The output of amplifier 144 is fed via a series-connected resister 152, diode 154 and potentiometer 156 to the input of an integrator 158. The signal from the integrator is coupled by a resister 162 to the input of the error signal amplifier 126 where it is summed with the signal from amplifier 122. Also a feedback path from the output of the integrator 158 to the input of amplifier 144 is provided by way of a resister 164. The amplifier 144 and integrator function together as a linear ramp generator.
The output of amplifier 138 is also coupled by way of a resister 166 to one input of a multiplier 168. The signal level to that multiplier input varies in accordance with line speed of the web. Typically, it has a value of ten volts for a maximum line speed of 760 feet per minute (FPM). The minimum value of that input, typically one volt, is set by a minimum value circuit shown generally at 172. Thus the signal applied to one input of multiplier 168 can vary between 1 volt and 10 volts. The other input to the multiplier comes from the junction of resister 152 and diode 154. That input is coupled via a diode 182 to multiplier 168 and also to ground by way of a resister 184. The output from multiplier 168 is proportional to the product of the two inputs and is applied via a potentiometer 186 to the input of the ramp generator 158.
Still referring to FIG. 2, the signal from tachometer 110 which reflects the speed of the web entering the festoon 42 (FIG. 1) is coupled by a resister 192 to the input of the error signal amplifier where it is summed with the signals from amplifier 122 and integrator 158.

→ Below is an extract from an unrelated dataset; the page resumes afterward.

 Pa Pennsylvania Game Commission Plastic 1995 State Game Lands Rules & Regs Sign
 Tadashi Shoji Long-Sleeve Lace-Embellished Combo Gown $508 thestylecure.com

Control section 114 also includes provision for performing certain control functions when the speed of the web entering the festoon bears a selected relationship to line speed. More particularly, the output of the tachometer 110 is applied to a speed match circuit 174 which also receives the output of amplifier 138 reflecting web line speed. When the circuit detects that the two speeds are equal, it energizes a relay coil 176 to condition the system for a new splice sequence by resetting various relays which are of no importance for purposes of this description. By the same token, if there is no speed match, indicating that the apparatus is still in its splicing mode, i.e. web is decelerating, is at a standstill or is accelerating, circuit 174 de-energizes the relay coil 176 which opens a relay contact that prevents switches S1 to S3 from actuating.
The two tachometer outputs are also applied to an adjustable speed comparing circuit 185 whose output energizes a second relay coil 187. Circuit 185 is adjusted so that it produces an output when the speed of the web entering the festoon falls below a selected value relative to line speed. This permits relay coil 187 to initiate the closing of the splicing pads 84 and 86 (FIG. 1) in anticipation of the web being brought to a stop to minimize the time required to effect the splice.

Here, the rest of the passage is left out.